§ **Kutipan Pilihan**

━━━

A. Pendahuluan
Perbuatan yang membatalkan
shalat sangat banyak, di antaranya diketahui secara umum melalui syarat sah
shalat sebagaimana yang telah kita ketahui dari syarat dan rukun shalat, adapun
pada tulisan ini penulis akan menyebutkan lima belas (15) hal yang membatalkan
shalat, yaitu:
berkata-kata dengan sengaja, menambah satu rukun dengan sengaja, sengaja
memanjangkan rukun yang pendek, melakukan perbuatan yang keji, mengerjakan
perbuatan selain dari jenis shalat, makan dan minum walau sedikit,
tertinggal
satu rukun, menukar niat shalat, berniat memutuskan shalat, mengaitkan putusnya
shalat, berhadas, kegugurran najis yang tidak dimaafkan, terbuka aurat,
berpaling dari kiblat, dan murtad. Tujuan pembahasan ini yaitu untuk memberikan
penjelasan dan pemahaman kepada pembaca tentang hal-hal yang membatalkan
shalat.
B. Berkata-kata
dengan sengaja
Yaitu perkataan yang memberi
kefahaman atau pun tidak memberi faham sekalipun satu huruf, misal mengatakan
huruf (ق) (ع)dan (ل)
karena dalam bahasa Arab huruf ق
singkatan dari wiqayah, ع
singkatan dari ri’ayah dan ل
singkatan dari wilayah atau hurf ط
singkataan dari waṭ’i.
Berkata-kata dengan
huruf dan suara dapat di bagi menjadi kepada tiga bagian:
1. Batuk, menguap,
sendawa (cekluan) (tidak membatalkan shalat jika ada uzur atau tidak ada unsur
main main)
2. Bersin (tidak
membatalkan shalat jika ada uzur atau tidak ada unsur main main)
3. Berdehem (tidak
membatalkan shalat jika ada uzur atau tidak ada unsur main main dan di perbolehkan
berdehem pada tempat yang diwajibkan rukun qauli yang lima, takbiratul ikhram,
al-Fatihah, tahyat terakhir, shalawat pada tahyat akhir dan salam yang pertama)
4. Mendengus
dengan hidung (membatalkan shalat)
5. Mengembus dengan
mulut (membatalkan shalat)
6. Tertawa
(membatalkan shalat jika terbahak bahak, boleh hanya sekedar tersenyum)
7. Menangis [1]
Tangisan dalam shalat menurut
pendapat yang shahih bila sampai keluar dua huruf dalam tangisannya membatalkan
shalat karena adanya hal yang menafikan shalat walau tangisan takut akan
akhirat sekalipun, sedang menurut Muqābil pendapat yang shahih tidak
membatalkan karena tangisan tidak tergolong pembicaraan serta tidak dapat
difahami, tangisan hanyalah serupa dengan suara murni. [2]
Maka dari penjelasan
tersebut dapat difahami bahwa batal shalat jika makmum mengingatkan imam yang
salah dalam shalat dengan semata mengingkatkan imam yang salah, adapun jika
memperingatkan imam dengan lafadz (سبحن الله) dengan niat dzikir, maka tidak membatalkan shalat. Dan tidak
batal jika mengucapkan “الحمد لله”

━━━

§ **Data penalaran berbasis adegan**
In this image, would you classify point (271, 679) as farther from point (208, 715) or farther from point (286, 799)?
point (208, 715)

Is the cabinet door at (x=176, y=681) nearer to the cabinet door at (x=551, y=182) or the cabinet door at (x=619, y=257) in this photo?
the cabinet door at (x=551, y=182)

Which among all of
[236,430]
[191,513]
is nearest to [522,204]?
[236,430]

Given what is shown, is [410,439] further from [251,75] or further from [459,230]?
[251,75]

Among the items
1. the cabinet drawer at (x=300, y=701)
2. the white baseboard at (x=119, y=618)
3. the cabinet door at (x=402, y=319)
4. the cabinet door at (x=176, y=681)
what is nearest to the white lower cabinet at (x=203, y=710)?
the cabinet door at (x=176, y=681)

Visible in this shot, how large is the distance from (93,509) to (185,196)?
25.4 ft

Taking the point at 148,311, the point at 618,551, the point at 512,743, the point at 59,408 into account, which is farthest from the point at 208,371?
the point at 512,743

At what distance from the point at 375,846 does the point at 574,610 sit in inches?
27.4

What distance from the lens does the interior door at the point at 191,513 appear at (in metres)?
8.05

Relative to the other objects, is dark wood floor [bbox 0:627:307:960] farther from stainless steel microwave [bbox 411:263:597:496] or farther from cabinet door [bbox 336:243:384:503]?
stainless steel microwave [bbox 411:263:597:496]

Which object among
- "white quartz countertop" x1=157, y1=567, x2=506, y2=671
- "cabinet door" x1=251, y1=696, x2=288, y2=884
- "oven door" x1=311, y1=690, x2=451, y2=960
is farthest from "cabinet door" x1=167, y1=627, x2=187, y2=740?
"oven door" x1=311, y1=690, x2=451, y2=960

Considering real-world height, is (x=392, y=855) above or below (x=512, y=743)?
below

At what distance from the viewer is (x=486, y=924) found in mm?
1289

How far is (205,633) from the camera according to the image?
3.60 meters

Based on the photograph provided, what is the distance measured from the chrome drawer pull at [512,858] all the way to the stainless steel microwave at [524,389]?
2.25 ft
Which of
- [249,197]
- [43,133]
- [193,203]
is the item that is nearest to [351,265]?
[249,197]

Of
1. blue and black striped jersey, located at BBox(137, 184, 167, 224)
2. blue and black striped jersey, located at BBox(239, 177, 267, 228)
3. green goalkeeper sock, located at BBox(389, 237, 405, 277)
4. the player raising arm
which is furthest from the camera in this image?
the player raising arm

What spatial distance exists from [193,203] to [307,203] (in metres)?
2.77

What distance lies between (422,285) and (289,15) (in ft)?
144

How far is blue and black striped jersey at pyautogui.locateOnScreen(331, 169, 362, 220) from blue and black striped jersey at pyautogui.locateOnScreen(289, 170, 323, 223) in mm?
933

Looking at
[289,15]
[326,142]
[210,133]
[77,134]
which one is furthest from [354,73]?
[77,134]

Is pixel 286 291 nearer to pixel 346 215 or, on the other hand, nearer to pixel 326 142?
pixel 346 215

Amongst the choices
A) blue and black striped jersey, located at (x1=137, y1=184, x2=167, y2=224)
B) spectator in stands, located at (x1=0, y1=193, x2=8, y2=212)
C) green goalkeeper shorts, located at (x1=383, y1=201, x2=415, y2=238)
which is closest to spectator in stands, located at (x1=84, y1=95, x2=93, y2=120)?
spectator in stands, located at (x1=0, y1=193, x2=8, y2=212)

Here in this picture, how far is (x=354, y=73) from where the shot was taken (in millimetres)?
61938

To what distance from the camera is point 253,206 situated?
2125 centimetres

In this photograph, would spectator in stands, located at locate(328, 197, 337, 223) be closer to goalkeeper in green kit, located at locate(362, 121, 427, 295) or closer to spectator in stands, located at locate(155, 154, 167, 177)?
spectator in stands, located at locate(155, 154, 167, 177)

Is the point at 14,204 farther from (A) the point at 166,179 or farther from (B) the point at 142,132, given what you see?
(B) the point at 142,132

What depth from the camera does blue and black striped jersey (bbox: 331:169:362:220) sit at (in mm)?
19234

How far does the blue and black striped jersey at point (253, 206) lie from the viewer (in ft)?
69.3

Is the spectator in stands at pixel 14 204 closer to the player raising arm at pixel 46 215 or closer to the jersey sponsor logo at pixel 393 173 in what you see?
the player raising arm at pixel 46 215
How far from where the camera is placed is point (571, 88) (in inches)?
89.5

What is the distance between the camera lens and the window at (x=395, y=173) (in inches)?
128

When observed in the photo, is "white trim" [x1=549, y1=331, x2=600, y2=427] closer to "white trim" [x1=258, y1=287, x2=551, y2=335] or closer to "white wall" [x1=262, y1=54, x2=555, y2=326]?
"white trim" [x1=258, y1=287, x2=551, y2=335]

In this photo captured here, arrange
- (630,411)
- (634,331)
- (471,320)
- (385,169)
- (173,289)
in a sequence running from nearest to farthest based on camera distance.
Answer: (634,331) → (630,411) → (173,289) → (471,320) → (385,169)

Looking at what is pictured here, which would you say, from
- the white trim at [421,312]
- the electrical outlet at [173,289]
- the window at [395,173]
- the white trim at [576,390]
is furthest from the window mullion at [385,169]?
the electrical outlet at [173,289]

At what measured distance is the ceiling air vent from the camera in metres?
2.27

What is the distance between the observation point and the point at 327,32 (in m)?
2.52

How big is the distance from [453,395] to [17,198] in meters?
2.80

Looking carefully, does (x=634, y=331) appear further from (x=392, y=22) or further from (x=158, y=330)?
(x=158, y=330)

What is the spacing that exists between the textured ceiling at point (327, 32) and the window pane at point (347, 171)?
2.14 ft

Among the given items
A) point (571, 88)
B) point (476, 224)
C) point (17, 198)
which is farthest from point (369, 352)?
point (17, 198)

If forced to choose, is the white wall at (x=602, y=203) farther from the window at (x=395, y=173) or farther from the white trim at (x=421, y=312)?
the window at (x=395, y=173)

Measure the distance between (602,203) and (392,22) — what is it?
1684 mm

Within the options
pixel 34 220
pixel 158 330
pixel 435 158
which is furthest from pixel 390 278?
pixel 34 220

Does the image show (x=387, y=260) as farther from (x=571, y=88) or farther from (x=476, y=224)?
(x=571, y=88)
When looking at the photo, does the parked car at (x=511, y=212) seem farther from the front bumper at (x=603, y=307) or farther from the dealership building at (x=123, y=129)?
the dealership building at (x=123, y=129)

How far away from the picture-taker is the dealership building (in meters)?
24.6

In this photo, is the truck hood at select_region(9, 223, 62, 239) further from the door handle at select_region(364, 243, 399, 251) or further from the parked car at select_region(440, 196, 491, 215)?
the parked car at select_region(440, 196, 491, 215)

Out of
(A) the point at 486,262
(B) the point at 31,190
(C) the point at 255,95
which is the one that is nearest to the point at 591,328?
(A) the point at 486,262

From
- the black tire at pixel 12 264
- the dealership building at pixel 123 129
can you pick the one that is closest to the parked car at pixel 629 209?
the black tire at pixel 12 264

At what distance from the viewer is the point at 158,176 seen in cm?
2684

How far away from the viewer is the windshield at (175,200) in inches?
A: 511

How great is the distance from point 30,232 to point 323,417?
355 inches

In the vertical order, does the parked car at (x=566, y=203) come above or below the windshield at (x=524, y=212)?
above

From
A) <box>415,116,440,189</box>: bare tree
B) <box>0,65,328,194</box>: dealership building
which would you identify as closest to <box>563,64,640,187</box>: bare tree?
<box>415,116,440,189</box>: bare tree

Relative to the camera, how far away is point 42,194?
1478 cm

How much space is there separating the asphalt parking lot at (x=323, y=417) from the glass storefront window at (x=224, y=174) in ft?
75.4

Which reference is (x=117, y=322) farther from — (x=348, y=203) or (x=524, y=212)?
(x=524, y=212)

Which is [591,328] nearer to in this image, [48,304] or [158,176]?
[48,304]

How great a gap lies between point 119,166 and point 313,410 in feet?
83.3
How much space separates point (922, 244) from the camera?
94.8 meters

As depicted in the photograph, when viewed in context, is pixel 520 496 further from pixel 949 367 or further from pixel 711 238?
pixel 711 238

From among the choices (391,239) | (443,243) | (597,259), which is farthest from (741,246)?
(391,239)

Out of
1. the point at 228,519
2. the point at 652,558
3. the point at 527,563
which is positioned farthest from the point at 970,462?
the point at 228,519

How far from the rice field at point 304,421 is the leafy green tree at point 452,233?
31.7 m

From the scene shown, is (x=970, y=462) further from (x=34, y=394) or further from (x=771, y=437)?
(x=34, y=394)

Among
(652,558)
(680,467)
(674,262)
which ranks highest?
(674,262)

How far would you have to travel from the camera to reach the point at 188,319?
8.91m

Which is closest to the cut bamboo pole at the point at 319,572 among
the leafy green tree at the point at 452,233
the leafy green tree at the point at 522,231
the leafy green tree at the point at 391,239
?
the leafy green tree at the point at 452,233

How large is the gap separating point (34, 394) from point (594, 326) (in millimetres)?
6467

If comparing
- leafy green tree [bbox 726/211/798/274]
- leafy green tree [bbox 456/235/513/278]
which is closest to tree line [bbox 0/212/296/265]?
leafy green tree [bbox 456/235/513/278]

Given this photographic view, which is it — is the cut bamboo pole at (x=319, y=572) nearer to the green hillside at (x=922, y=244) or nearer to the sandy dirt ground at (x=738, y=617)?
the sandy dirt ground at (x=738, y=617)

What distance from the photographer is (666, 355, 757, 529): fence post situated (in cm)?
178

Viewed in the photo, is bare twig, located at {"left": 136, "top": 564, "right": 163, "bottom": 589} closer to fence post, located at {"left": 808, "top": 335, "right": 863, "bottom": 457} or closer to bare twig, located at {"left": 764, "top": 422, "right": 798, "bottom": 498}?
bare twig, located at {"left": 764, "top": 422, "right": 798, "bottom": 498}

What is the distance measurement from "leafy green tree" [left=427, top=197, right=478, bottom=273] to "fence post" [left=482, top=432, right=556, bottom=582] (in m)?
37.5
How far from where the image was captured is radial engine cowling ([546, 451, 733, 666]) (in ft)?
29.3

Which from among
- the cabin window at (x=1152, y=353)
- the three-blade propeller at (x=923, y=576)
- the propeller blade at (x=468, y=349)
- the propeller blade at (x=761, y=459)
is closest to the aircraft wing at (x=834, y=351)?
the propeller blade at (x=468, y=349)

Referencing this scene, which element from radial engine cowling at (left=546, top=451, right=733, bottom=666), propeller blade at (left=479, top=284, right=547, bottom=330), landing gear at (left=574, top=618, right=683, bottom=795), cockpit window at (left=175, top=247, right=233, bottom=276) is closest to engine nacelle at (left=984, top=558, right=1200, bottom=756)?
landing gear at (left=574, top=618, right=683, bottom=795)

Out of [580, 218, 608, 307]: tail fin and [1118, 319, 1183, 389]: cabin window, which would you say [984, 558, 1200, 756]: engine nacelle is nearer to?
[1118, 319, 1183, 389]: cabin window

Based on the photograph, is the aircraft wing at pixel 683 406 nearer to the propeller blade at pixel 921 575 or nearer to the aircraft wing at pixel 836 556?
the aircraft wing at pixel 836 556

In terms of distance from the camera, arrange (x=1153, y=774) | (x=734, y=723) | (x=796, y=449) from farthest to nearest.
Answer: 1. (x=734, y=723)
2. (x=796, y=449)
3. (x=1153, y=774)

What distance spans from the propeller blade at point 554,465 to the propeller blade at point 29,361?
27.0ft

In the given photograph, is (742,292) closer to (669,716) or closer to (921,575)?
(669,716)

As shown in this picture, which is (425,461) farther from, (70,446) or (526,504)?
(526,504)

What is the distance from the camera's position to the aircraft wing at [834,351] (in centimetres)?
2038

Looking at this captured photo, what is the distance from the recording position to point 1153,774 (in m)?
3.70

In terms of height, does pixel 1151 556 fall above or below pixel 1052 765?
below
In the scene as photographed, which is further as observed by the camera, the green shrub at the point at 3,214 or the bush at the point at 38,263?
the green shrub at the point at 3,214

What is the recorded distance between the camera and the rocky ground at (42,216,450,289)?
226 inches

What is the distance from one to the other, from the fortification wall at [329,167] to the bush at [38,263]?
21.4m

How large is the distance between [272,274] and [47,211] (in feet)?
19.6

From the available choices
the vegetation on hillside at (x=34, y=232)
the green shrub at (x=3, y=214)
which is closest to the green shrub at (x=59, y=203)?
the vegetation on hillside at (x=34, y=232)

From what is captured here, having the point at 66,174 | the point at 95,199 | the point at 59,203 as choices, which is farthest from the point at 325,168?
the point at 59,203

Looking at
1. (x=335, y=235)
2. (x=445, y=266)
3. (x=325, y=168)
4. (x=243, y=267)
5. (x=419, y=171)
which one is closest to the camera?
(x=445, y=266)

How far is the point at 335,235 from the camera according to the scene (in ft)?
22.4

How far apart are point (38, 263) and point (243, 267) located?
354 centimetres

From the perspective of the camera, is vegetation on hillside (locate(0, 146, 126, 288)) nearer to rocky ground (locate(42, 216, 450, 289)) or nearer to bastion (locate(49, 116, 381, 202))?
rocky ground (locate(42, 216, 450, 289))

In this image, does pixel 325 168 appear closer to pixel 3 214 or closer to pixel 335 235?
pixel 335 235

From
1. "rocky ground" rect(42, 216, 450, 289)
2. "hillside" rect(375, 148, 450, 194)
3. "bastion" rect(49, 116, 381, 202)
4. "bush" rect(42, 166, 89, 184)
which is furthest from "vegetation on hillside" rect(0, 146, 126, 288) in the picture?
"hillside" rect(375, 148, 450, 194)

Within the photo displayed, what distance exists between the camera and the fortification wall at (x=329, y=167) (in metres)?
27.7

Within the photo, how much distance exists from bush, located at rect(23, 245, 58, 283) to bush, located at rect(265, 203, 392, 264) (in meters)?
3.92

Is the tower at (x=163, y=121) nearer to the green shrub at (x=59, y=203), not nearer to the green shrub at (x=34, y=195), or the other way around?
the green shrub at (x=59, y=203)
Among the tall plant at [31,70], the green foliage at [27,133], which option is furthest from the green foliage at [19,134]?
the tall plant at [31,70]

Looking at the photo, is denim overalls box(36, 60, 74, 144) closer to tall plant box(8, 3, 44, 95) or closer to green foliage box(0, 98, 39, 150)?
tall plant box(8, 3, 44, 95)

━━━

§ **Daftar Tugas**
A: Ketik ulang bagian kutipan tentang pembatal shalat, mulai dari kata-kata yang memuat "4. Mendengus" dan berhenti setelah "hanya sekedar tersenyum)".
B: Sebutkan semua rukun qauli yang menurut kutipan menjadi tempat berdehem diperbolehkan.
C: Jawab pertanyaan berikut berdasarkan kutipan.
(i) Berapa banyak hal yang membatalkan shalat yang akan disebutkan penulis?
(ii) Huruf ق merupakan singkatan dari kata apa?
(iii) Lafadz apa yang tidak membatalkan shalat bila makmum mengucapkannya untuk memperingatkan imam dengan niat dzikir?
Jawablah hanya berdasarkan kutipan di atas.

§ **Hasil per Tugas**
A:
4. Mendengus
dengan hidung (membatalkan shalat)
5. Mengembus dengan
mulut (membatalkan shalat)
6. Tertawa
(membatalkan shalat jika terbahak bahak, boleh hanya sekedar tersenyum)

B: takbiratul ikhram, al-Fatihah, tahyat terakhir, shalawat pada tahyat akhir, salam yang pertama

C:
(i) Lima belas (15)
(ii) Wiqayah
(iii) سبحن الله